La Región de Magallanes se prepara para vivir una semana con el sello característico de la Patagonia. De acuerdo con los últimos reportes, el clima entrará en una fase variable producto del cambio de estación, alternando breves momentos de sol con cielos cubiertos y precipitaciones aisladas.
Aunque no se esperan heladas extremas, el ambiente se mantendrá fresco y típicamente templado para la latitud:
Máximas: Oscilarán entre los 10 °C y 14 °C.
Mínimas: Se situarán entre los 6 °C y 7 °C durante las madrugadas.
Este comportamiento térmico confirma la retirada del verano y el avance del otoño, obligando a los magallánicos a no guardar el abrigo, especialmente por el factor del viento.
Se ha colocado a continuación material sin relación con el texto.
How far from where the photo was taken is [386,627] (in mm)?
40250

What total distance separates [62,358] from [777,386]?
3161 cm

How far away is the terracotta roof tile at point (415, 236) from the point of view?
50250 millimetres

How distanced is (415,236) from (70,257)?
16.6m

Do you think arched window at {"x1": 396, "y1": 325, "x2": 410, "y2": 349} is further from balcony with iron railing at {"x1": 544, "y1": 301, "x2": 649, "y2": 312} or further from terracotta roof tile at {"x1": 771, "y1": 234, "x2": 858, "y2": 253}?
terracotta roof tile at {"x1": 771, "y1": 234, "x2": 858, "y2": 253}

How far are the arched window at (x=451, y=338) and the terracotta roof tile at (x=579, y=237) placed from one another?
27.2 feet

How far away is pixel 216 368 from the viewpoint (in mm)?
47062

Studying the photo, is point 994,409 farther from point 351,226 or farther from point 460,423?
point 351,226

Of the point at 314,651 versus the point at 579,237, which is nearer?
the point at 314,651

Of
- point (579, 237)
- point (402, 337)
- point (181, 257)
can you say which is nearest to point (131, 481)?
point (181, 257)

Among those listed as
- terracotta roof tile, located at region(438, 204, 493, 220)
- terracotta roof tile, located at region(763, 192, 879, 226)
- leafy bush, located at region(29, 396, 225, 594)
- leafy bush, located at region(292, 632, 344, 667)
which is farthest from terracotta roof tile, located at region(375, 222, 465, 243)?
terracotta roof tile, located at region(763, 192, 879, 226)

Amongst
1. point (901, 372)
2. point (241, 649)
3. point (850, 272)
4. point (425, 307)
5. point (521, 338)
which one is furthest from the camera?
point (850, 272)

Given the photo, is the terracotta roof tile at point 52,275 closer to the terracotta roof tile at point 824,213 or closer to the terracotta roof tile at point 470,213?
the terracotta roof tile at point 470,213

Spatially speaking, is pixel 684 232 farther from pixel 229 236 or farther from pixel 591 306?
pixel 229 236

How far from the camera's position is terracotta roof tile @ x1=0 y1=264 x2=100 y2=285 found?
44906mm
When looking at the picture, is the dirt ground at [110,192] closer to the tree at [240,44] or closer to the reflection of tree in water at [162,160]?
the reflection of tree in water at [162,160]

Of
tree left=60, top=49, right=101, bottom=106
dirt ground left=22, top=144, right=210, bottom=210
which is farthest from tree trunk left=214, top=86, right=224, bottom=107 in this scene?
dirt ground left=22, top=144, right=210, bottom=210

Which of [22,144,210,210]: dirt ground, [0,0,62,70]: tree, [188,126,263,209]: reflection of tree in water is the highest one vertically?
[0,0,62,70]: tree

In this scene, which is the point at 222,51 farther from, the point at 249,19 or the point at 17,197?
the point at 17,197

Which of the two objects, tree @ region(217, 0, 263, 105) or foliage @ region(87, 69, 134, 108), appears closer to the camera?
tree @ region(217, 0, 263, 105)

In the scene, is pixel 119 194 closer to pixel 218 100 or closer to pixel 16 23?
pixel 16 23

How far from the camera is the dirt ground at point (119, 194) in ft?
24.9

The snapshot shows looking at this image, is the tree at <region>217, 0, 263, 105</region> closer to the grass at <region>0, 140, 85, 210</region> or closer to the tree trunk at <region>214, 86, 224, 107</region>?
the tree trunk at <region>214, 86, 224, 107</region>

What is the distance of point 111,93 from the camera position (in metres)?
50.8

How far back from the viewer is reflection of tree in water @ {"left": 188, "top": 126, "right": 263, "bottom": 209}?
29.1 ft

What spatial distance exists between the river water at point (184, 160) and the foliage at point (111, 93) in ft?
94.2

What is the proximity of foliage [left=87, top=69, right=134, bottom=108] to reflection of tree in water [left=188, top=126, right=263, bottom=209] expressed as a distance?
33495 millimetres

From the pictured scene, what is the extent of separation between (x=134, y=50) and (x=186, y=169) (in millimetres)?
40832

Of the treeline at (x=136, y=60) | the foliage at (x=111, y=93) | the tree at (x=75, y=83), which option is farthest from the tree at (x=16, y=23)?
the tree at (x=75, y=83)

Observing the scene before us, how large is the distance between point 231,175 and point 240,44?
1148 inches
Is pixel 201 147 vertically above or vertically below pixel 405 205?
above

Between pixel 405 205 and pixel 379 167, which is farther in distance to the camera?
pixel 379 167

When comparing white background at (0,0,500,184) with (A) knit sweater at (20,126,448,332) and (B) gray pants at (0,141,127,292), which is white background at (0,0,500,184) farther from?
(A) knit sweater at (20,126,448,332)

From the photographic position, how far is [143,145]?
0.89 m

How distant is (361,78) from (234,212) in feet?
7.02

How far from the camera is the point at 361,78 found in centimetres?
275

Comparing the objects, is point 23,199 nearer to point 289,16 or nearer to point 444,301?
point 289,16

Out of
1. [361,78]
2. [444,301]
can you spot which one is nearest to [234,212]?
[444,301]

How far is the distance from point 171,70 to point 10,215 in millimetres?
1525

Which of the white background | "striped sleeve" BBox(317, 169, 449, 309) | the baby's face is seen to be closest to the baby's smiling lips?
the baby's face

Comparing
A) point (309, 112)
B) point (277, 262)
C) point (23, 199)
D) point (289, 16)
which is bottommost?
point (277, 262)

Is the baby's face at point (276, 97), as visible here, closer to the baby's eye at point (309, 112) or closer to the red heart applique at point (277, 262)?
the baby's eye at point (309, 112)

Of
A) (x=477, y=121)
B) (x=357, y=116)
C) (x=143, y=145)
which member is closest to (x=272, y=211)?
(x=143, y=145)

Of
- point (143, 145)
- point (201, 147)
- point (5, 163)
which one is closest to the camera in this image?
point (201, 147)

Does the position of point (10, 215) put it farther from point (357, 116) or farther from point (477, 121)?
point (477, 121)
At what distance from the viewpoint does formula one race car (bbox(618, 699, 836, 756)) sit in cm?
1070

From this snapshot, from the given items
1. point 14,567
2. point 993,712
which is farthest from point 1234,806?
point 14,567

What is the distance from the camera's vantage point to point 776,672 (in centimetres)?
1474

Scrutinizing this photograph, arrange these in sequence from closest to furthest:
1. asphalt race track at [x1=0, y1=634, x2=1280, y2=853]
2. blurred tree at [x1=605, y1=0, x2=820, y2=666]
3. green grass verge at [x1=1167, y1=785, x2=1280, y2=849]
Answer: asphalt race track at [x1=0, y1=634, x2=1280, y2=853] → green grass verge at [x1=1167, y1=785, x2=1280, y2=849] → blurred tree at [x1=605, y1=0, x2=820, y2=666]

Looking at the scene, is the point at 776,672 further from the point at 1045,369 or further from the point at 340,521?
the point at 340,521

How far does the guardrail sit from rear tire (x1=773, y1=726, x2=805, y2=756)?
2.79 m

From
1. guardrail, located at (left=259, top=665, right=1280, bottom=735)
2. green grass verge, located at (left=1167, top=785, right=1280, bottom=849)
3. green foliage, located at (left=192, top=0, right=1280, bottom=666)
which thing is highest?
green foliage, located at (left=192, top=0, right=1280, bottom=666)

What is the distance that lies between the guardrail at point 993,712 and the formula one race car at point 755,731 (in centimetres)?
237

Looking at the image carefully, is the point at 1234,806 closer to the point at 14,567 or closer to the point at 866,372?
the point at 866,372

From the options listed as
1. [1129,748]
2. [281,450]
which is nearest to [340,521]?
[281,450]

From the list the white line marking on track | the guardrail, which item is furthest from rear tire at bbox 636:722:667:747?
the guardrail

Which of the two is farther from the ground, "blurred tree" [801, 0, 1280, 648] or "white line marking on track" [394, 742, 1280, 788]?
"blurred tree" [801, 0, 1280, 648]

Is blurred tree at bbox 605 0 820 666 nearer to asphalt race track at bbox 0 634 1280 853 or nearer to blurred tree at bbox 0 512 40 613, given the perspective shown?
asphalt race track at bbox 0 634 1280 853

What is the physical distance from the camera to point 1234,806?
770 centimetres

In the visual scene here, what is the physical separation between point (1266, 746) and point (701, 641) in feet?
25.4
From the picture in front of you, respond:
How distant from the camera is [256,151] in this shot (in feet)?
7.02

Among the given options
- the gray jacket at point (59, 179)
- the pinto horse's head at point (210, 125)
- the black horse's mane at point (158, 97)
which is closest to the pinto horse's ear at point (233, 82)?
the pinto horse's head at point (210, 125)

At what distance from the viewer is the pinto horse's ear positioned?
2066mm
La intensidad del aire será uno de los factores más notorios. Se proyectan rachas de viento de entre 50 y 60 km/h en sectores urbanos y rurales. Si bien estas cifras no activarán alertas mayores por ahora, sí demandan precaución en la navegación y en el aseguramiento de objetos en patios y techumbres.
Respecto a las lluvias, se prevén chubascos aislados con mayor probabilidad hacia la mitad y el final de la semana. Las precipitaciones serán de carácter irregular, permitiendo ventanas de buen tiempo, pero manteniendo la humedad característica del Estrecho de Magallanes.